In Judge Logan’s final opinion after hearing testimony from Keyes and Friends of Children of Mississippi representatives, as well as testimony from city officials, he stated, “Clearly, the facility, which is designed for the eduction of young children is a school. It may also perform day care functions, but the evidence establishes its character as a school, with nothing in the record to rebut it.”
In considering a school being allowed in an industrial (1) zone like that of the Bay Springs Industrial Park, Judge Logan further stated in the opinion, “Dr. Cathy Gaston, who is the interim executive director of Friends of Children of Mississippi, a nonprofit corporation, testified that the Head Start facility in question will be operated under a federal grant and will be subject to federal regulations and audit …

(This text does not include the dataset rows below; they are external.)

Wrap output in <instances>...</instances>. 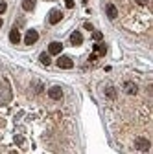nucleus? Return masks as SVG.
Returning a JSON list of instances; mask_svg holds the SVG:
<instances>
[{
  "label": "nucleus",
  "mask_w": 153,
  "mask_h": 154,
  "mask_svg": "<svg viewBox=\"0 0 153 154\" xmlns=\"http://www.w3.org/2000/svg\"><path fill=\"white\" fill-rule=\"evenodd\" d=\"M92 38H94V41H98V42H100L102 38H103V35H102L100 31H94V33H92Z\"/></svg>",
  "instance_id": "2eb2a0df"
},
{
  "label": "nucleus",
  "mask_w": 153,
  "mask_h": 154,
  "mask_svg": "<svg viewBox=\"0 0 153 154\" xmlns=\"http://www.w3.org/2000/svg\"><path fill=\"white\" fill-rule=\"evenodd\" d=\"M124 90L129 94V95H137V92H138V86L133 83V81H125L124 83Z\"/></svg>",
  "instance_id": "0eeeda50"
},
{
  "label": "nucleus",
  "mask_w": 153,
  "mask_h": 154,
  "mask_svg": "<svg viewBox=\"0 0 153 154\" xmlns=\"http://www.w3.org/2000/svg\"><path fill=\"white\" fill-rule=\"evenodd\" d=\"M57 66H59V68H63V70H70V68L74 66V63H72V59H70V57H67V55H61L59 59H57Z\"/></svg>",
  "instance_id": "f03ea898"
},
{
  "label": "nucleus",
  "mask_w": 153,
  "mask_h": 154,
  "mask_svg": "<svg viewBox=\"0 0 153 154\" xmlns=\"http://www.w3.org/2000/svg\"><path fill=\"white\" fill-rule=\"evenodd\" d=\"M0 28H2V18H0Z\"/></svg>",
  "instance_id": "6ab92c4d"
},
{
  "label": "nucleus",
  "mask_w": 153,
  "mask_h": 154,
  "mask_svg": "<svg viewBox=\"0 0 153 154\" xmlns=\"http://www.w3.org/2000/svg\"><path fill=\"white\" fill-rule=\"evenodd\" d=\"M61 18H63V13L59 9H52L50 15H48V22L50 24H57V22H61Z\"/></svg>",
  "instance_id": "20e7f679"
},
{
  "label": "nucleus",
  "mask_w": 153,
  "mask_h": 154,
  "mask_svg": "<svg viewBox=\"0 0 153 154\" xmlns=\"http://www.w3.org/2000/svg\"><path fill=\"white\" fill-rule=\"evenodd\" d=\"M22 8H24V11H33L35 9V0H22Z\"/></svg>",
  "instance_id": "9b49d317"
},
{
  "label": "nucleus",
  "mask_w": 153,
  "mask_h": 154,
  "mask_svg": "<svg viewBox=\"0 0 153 154\" xmlns=\"http://www.w3.org/2000/svg\"><path fill=\"white\" fill-rule=\"evenodd\" d=\"M94 51H96L98 55H105L107 48H105V44H96V46H94Z\"/></svg>",
  "instance_id": "4468645a"
},
{
  "label": "nucleus",
  "mask_w": 153,
  "mask_h": 154,
  "mask_svg": "<svg viewBox=\"0 0 153 154\" xmlns=\"http://www.w3.org/2000/svg\"><path fill=\"white\" fill-rule=\"evenodd\" d=\"M61 51H63V44H61V42L55 41V42H50V44H48V53H50V55H59Z\"/></svg>",
  "instance_id": "39448f33"
},
{
  "label": "nucleus",
  "mask_w": 153,
  "mask_h": 154,
  "mask_svg": "<svg viewBox=\"0 0 153 154\" xmlns=\"http://www.w3.org/2000/svg\"><path fill=\"white\" fill-rule=\"evenodd\" d=\"M65 6H67L68 9H72V8H74V0H65Z\"/></svg>",
  "instance_id": "f3484780"
},
{
  "label": "nucleus",
  "mask_w": 153,
  "mask_h": 154,
  "mask_svg": "<svg viewBox=\"0 0 153 154\" xmlns=\"http://www.w3.org/2000/svg\"><path fill=\"white\" fill-rule=\"evenodd\" d=\"M6 9H8V4L4 0H0V13H6Z\"/></svg>",
  "instance_id": "dca6fc26"
},
{
  "label": "nucleus",
  "mask_w": 153,
  "mask_h": 154,
  "mask_svg": "<svg viewBox=\"0 0 153 154\" xmlns=\"http://www.w3.org/2000/svg\"><path fill=\"white\" fill-rule=\"evenodd\" d=\"M135 147L138 149V150H149V147H151V143H149V140H146V138H138L137 141H135Z\"/></svg>",
  "instance_id": "423d86ee"
},
{
  "label": "nucleus",
  "mask_w": 153,
  "mask_h": 154,
  "mask_svg": "<svg viewBox=\"0 0 153 154\" xmlns=\"http://www.w3.org/2000/svg\"><path fill=\"white\" fill-rule=\"evenodd\" d=\"M135 2H137V4H138V6H146V4H148V2H149V0H135Z\"/></svg>",
  "instance_id": "a211bd4d"
},
{
  "label": "nucleus",
  "mask_w": 153,
  "mask_h": 154,
  "mask_svg": "<svg viewBox=\"0 0 153 154\" xmlns=\"http://www.w3.org/2000/svg\"><path fill=\"white\" fill-rule=\"evenodd\" d=\"M105 13H107V17L111 18V20L118 17V9H116V6H114V4H107L105 6Z\"/></svg>",
  "instance_id": "1a4fd4ad"
},
{
  "label": "nucleus",
  "mask_w": 153,
  "mask_h": 154,
  "mask_svg": "<svg viewBox=\"0 0 153 154\" xmlns=\"http://www.w3.org/2000/svg\"><path fill=\"white\" fill-rule=\"evenodd\" d=\"M105 95H107L109 99H116V90H114L112 86H107L105 88Z\"/></svg>",
  "instance_id": "ddd939ff"
},
{
  "label": "nucleus",
  "mask_w": 153,
  "mask_h": 154,
  "mask_svg": "<svg viewBox=\"0 0 153 154\" xmlns=\"http://www.w3.org/2000/svg\"><path fill=\"white\" fill-rule=\"evenodd\" d=\"M9 41H11L13 44H18V42H21V33H18L17 28H13V29L9 31Z\"/></svg>",
  "instance_id": "9d476101"
},
{
  "label": "nucleus",
  "mask_w": 153,
  "mask_h": 154,
  "mask_svg": "<svg viewBox=\"0 0 153 154\" xmlns=\"http://www.w3.org/2000/svg\"><path fill=\"white\" fill-rule=\"evenodd\" d=\"M39 61H41L44 66H50V63H52V61H50V53H46V51L41 53V55H39Z\"/></svg>",
  "instance_id": "f8f14e48"
},
{
  "label": "nucleus",
  "mask_w": 153,
  "mask_h": 154,
  "mask_svg": "<svg viewBox=\"0 0 153 154\" xmlns=\"http://www.w3.org/2000/svg\"><path fill=\"white\" fill-rule=\"evenodd\" d=\"M48 95H50V99L59 101V99L63 97V90H61V86H52V88L48 90Z\"/></svg>",
  "instance_id": "7ed1b4c3"
},
{
  "label": "nucleus",
  "mask_w": 153,
  "mask_h": 154,
  "mask_svg": "<svg viewBox=\"0 0 153 154\" xmlns=\"http://www.w3.org/2000/svg\"><path fill=\"white\" fill-rule=\"evenodd\" d=\"M81 42H83V35L80 31H74L70 35V44L72 46H81Z\"/></svg>",
  "instance_id": "6e6552de"
},
{
  "label": "nucleus",
  "mask_w": 153,
  "mask_h": 154,
  "mask_svg": "<svg viewBox=\"0 0 153 154\" xmlns=\"http://www.w3.org/2000/svg\"><path fill=\"white\" fill-rule=\"evenodd\" d=\"M37 41H39V33H37L35 29H28V31H26V37H24V44H26V46H31V44H35Z\"/></svg>",
  "instance_id": "f257e3e1"
}]
</instances>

“The Court finds, therefor, that the proposed school is a public use necessary to conduct business of the federal government. It is also unlikely the City would have intended to totally exclude a facility such as a Head Start center from operating within the municipality.”
This judgement will allow for the forward progress of the project.
Keyes testified during the hearing Bluebird Properties had spent approximately $200,000 on renovating the building to meet Friends of Children of Mississippi guidelines, and the facility before the board denied the variance was 90 percent complete with six classrooms. It was also learned in court the rent on the property in question is $8,500 a month.
Several city officials still expressed concern of safety of children at the industrial park, while also respecting Judge Logan’s decision.
“Our main concern was safety, and the board voted for them not to do it,” said Mayor J.E. Smith. “Our responsibility is OK, but we voted not to do it, and the Judge overruled it. The Judge said he couldn’t rule on safety.”
Ward Three Alderman Jimmy Knotts said he felt like the situation was a misrepresentation.
“I think they (Bluebird Properties) are misrepresenting the whole thing. In reality, it goes back to the day care situation. What are you going to teach 6-month-old children at that point in time,” he said.
Ward 4 Alderman Ron Keyes said he knows what the industrial park area is like, after working at a plant in it for over two decades. Safety of the children is still on his mind.
“I’ve been working there (at the industrial park) for 25 years. I’ve seen evacuations. There has been a guy get shot up there. There are a lot of things going on at an industrial park, especially throughout the day,” he said.
Jasper County News reached out to Bluebird Properties owner Ken Keyes Tuesday to learn his opinion of the ruling. Keyes mentioned through text that he would like to do an interview, but did not answer a phone call later in the day.